◆ 抜粋文 ◆
——
詩はどこにあるか(谷内修三の読書日記)

日々、読んだ本の感想。ときには映画の感想も。

粕谷栄市『遠い川』(8)

2010-11-23 23:59:59 | 詩集
粕谷栄市『遠い川』(8)(思潮社、2010年10月30日発行)

 「夢」は「日常を超えてやってくる、特別の時間」である。そういうとき、「日常」とは何か。「日常」ということばはよくつかうが、定義は難しい。あまりにも「日常」にからみつきすぎていて、「定義」しようとする意識が持てない。
 その定義が不能な「日常」と「夢」についてあれこれ思っていると「丙午」という詩に出会う。

 若し、おれが、その丙午の歳、午の日、午の刻に生ま
れていたら、おれは、太鼓の午の皮を張る職人になる。
 水飲み百姓の子沢山の家に生まれたおれは、十二歳か
ら、太鼓作りの親方について、撥棒で打たれながら、何
年もそのやり方を習う。二十四歳で、やっと一人前の太
鼓作り、それも、専ら太鼓の皮を張る職人になる。
 それからは、毎日、そのことばかりに明け暮れる。つ
まり、おれは、殺された午の皮を剥いでは、板に釘で打
ちつけ、干して、鞣して、さらに、それを裁って、太鼓
に張る仕事を、朝から晩まで、やるわけだ。

 ここには「日常」が出てくる。定義されている。「毎日、そのことばかりに明け暮れる。」つまり、日々繰り返されることが「日常」である。しかして、その日々繰り返されることが「日常」である、という定義には、とても変なところがある。
 いま引用した部分だけでははっきりしないというか、読み落としてしまうかもしれないが、次の部分に逆照射(?)されるようにして読み返すと、引用部分の「日常」がとても変であることがわかる。
 そして、この逆照射することばのなかに「夢」も出てくる。
 --ここから、「日常」と「夢」と、「日常の超越」との関係が少し見えてくるかもしれない。

 しかし、おれは、その丙午の歳、午の日、午の刻に生
まれなかった。だから、おれは、午の皮の太鼓とは、全
く、縁のない歳月を生きている。
 代わりに、色町の顔色の悪い女ばかりに関わる年月を
過ごすようになっただけだ。あげくに、おれはその一人
を殺し、薄ら寒い春の夜明け、薄ら寒い刑房で、幾度と
なく、午の皮を剥いでいる自分の夢を見ている。

 繰り返されるものが「日常」という定義を、太鼓の皮張り職人の暮らしから引き出したが、その「日常」は現実の「日常」ではなかった。「若し、おれが、」という書き出しを注意深く読んでいれば、太鼓の皮張り職人の生活は「仮定」のものであることがわかるといえばわかるのだが、そういう「仮定」のものであっても、そこに「日常」はあり得る--ある、と錯覚できる。論理として。実際に繰り返されていなくても、繰り返されていると仮定すれば、その仮定が「日常」になる。
——
◆ 作業指示 ◆
1) 抜粋文の「2010-11-23 23:59:59 | 詩集」から「と「丙午」という詩に出会う。」までを、一字も変えずにすべて抜き出しなさい。
2) 抜粋文によると、太鼓の皮張り職人の暮らしが「仮定」のものだとわかるのはなぜか、一〜三文で説明しなさい。

◆ 提供データ ◆
——
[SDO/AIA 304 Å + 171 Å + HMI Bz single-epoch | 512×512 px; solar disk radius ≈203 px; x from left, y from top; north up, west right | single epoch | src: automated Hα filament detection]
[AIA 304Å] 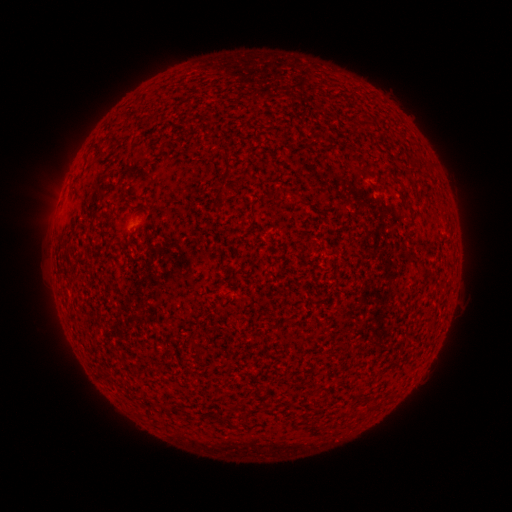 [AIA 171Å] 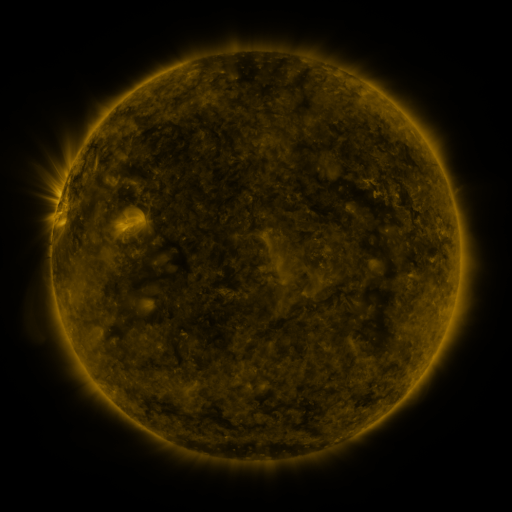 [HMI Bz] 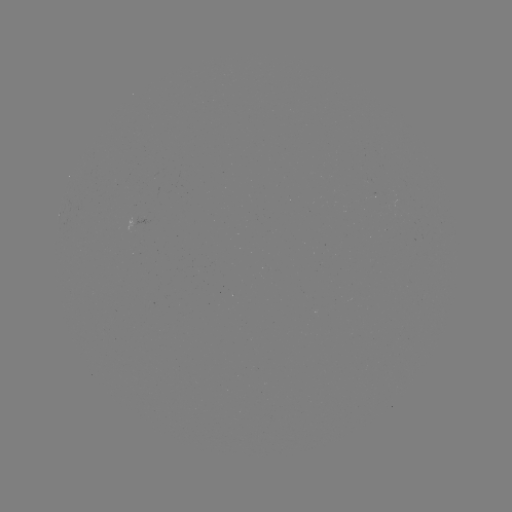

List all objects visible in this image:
——
◆ 各作業の回答 ◆
1)
2010-11-23 23:59:59 | 詩集
粕谷栄市『遠い川』(8)(思潮社、2010年10月30日発行)

 「夢」は「日常を超えてやってくる、特別の時間」である。そういうとき、「日常」とは何か。「日常」ということばはよくつかうが、定義は難しい。あまりにも「日常」にからみつきすぎていて、「定義」しようとする意識が持てない。
 その定義が不能な「日常」と「夢」についてあれこれ思っていると「丙午」という詩に出会う。

2) 詩が「若し、おれが、」という書き出しで始まっているからである。後の部分でも、おれはその丙午の歳、午の日、午の刻に生まれなかったと書かれている。